Depression Outcomes: Similar Results, Different Speed

A systematic review and meta-analysis pooling data from multiple studies found no statistically significant difference in response or remission rates between IV ketamine and intranasal esketamine for depression. The odds of responding were slightly higher with IV ketamine, but not enough to reach statistical significance.

Where IV ketamine does pull ahead is speed. In one detailed comparison, the median number of treatments needed to achieve a clinical response was 2 for IV ketamine versus 4 for intranasal esketamine. For full remission, the gap widened further: a median of 2 IV ketamine sessions compared to 7 esketamine sessions. Time to remission was significantly shorter with IV ketamine, roughly five times faster based on hazard ratio analysis.

So while the two treatments eventually reach similar endpoints, IV ketamine gets patients there with fewer sessions. Again, much of this likely reflects the delivery route rather than the molecule itself.

Dosing and What a Session Looks Like

A typical IV ketamine infusion for depression uses about 0.5 mg/kg of body weight, infused over 40 minutes. Research suggests doses as low as 0.2 mg/kg can produce antidepressant effects, though 0.5 mg/kg appears to be the sweet spot. Going above that doesn’t seem to add benefit.

Esketamine nasal spray is dosed at 56 or 84 mg per session. During the first month, patients typically receive two sessions per week, then taper to weekly or every-other-week dosing. The effective range is 56 to 84 mg; a lower 28 mg dose doesn’t work as well. Each session requires at least two hours of monitoring in a certified healthcare setting for sedation, dissociation, and blood pressure changes.

Side Effects Are Comparable

Both forms cause dissociation, the floaty, out-of-body feeling that’s one of ketamine’s hallmark effects. Studies have found that dissociative symptoms from 84 mg of intranasal esketamine are comparable in severity to those from a standard IV racemic ketamine infusion. Blood pressure spikes, nausea, and headaches occur with both, though inconsistent reporting across studies makes precise head-to-head comparisons difficult.

Animal research does suggest that the S-isomer (esketamine) carries more psychosis-like side effects and higher abuse potential than the R-isomer. Since racemic ketamine contains both isomers, it delivers a lower proportion of the S-form per dose, which could theoretically mean a somewhat different side-effect profile in practice.

Long-Term Maintenance With Esketamine

Esketamine has the most robust long-term data because it went through the full FDA approval process. In the SUSTAIN-3 study, about 36% of patients with treatment-resistant depression were in remission after the initial induction phase. By the one-year mark, that number climbed to roughly 51%, suggesting continued improvement over time for those who stick with treatment. Dropout rates remained relatively steady, with about 9% of participants discontinuing in each six-month window.

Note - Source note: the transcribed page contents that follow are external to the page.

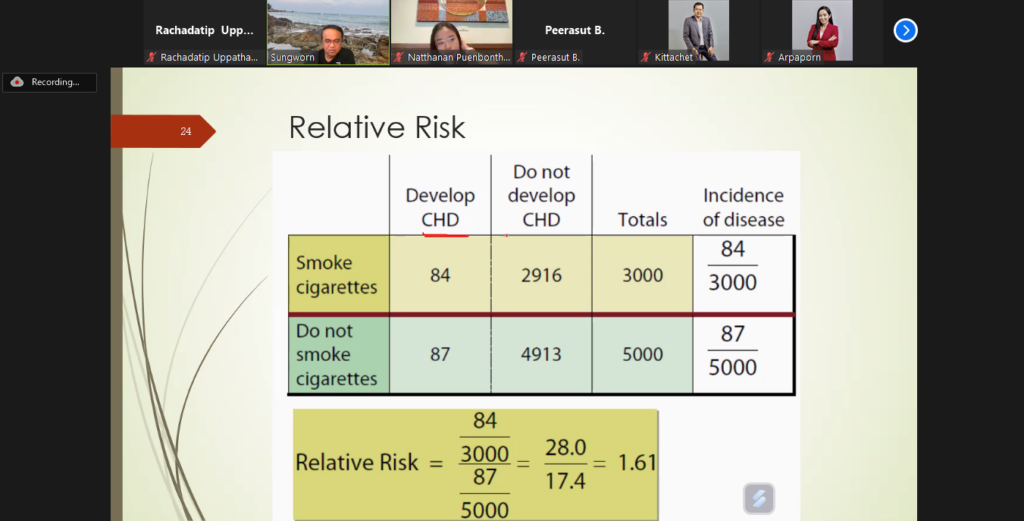 Rachadatip Upp...
Rachadatip Uppatha...
Sungworn
Natthanan Puenbonth...
Peerasut B.
Peerasut B.
Kittachet
Arpaporn

Recording...

24

Relative Risk

| | Develop CHD | Do not develop CHD | Totals | Incidence of disease |
|---|---|---|---|---|
| Smoke cigarettes | 84 | 2916 | 3000 | $\frac{84}{3000}$ |
| Do not smoke cigarettes | 87 | 4913 | 5000 | $\frac{87}{5000}$ |

Relative Risk $= \frac{\frac{84}{3000}}{\frac{87}{5000}} = \frac{28.0}{17.4} = 1.61$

Cost Is a Major Practical Difference

The price gap between the two is enormous. Based on Canadian formulary data (which closely mirrors U.S. pricing patterns), the drug cost alone for esketamine runs roughly $1,100 to $1,365 per week during the initial phase. The generic ketamine used in IV infusions costs between $5 and $16 per week in raw drug costs. Of course, IV infusions carry their own clinic fees for administration and monitoring, but even with those added, a ketamine infusion session typically costs a fraction of what a Spravato session does.

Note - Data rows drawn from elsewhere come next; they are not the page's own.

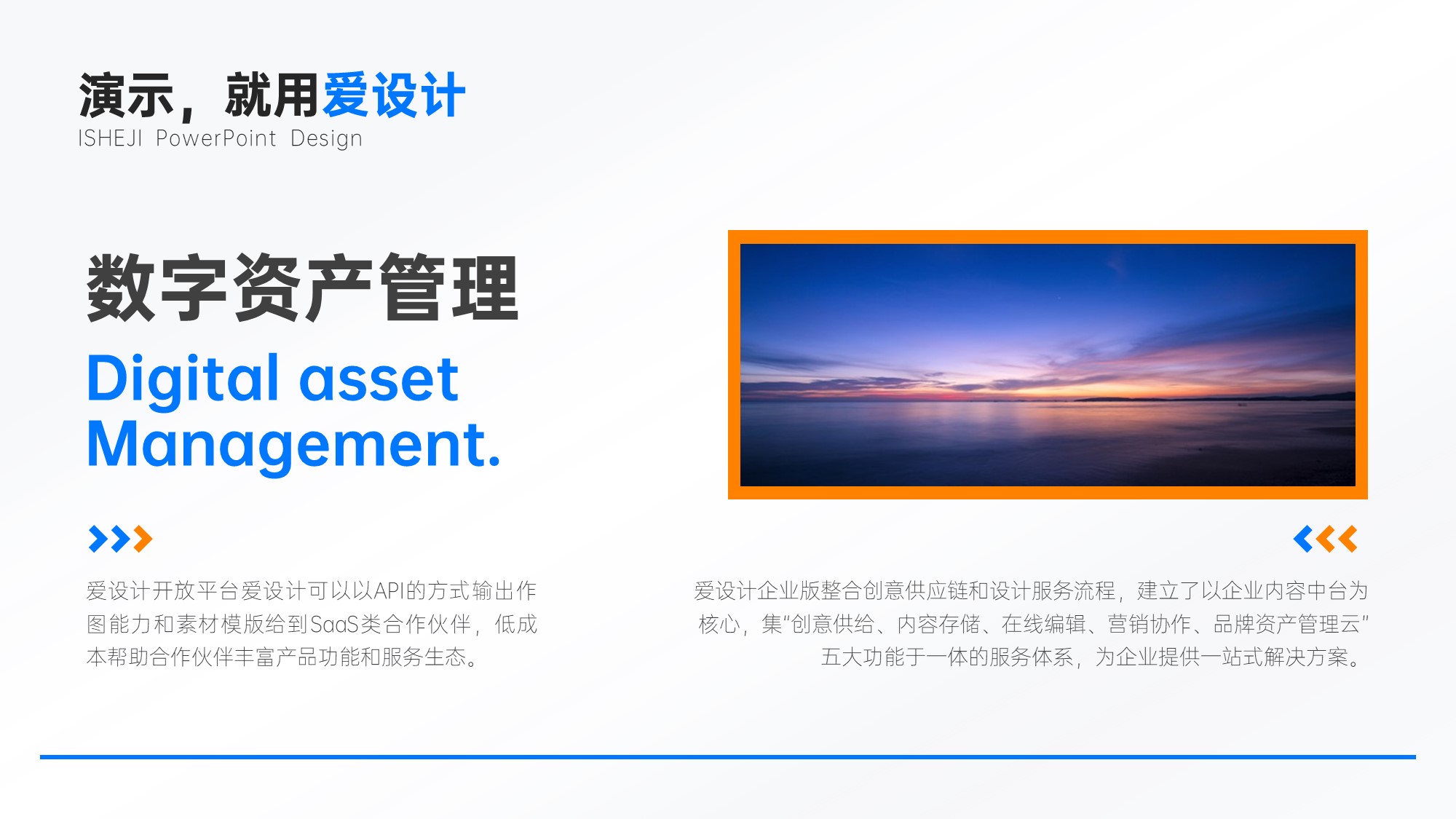 演示，就用爱设计
ISHEJI PowerPoint Design

数字资产管理
Digital asset Management.

爱设计开放平台爱设计可以以API的方式输出作图能力和素材模版给到SaaS类合作伙伴，低成本帮助合作伙伴丰富产品功能和服务生态。

爱设计企业版整合创意供应链和设计服务流程，建立了以企业内容中台为核心，集"创意供给、内容存储、在线编辑、营销协作、品牌资产管理云"五大功能于一体的服务体系，为企业提供一站式解决方案。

Insurance coverage further complicates the picture. Spravato, as an FDA-approved treatment, is more likely to be covered by insurance plans, while off-label IV ketamine infusions are often paid out of pocket. The out-of-door cost a patient actually faces can vary dramatically depending on their coverage.

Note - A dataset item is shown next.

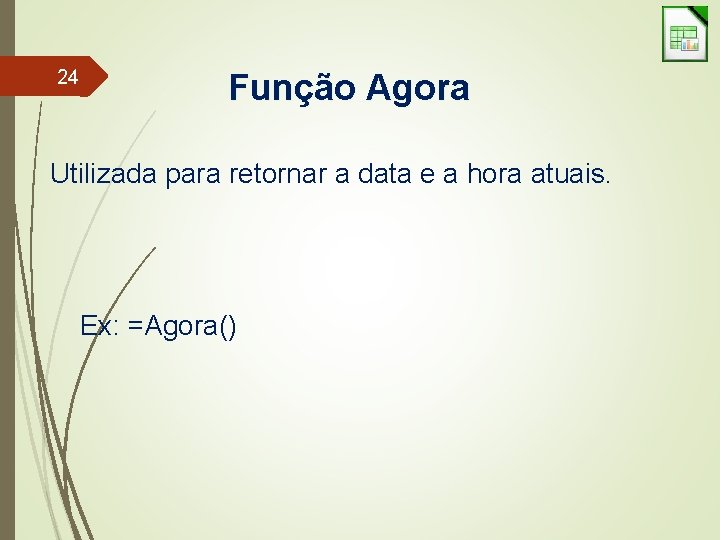 24

Função Agora

Utilizada para retornar a data e a hora atuais.

Ex: =Agora()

So Which One Is Actually “Weaker”?

Esketamine is pharmacologically stronger than racemic ketamine at the receptor level and as an anesthetic. But for depression treatment, the intranasal delivery cuts its effective dose roughly in half before it even reaches the brain, and IV ketamine achieves response and remission in fewer sessions. The two land at similar overall outcomes, just on different timelines. Calling esketamine “weaker” oversimplifies a comparison that hinges more on how the drug gets into your body than on the molecule itself.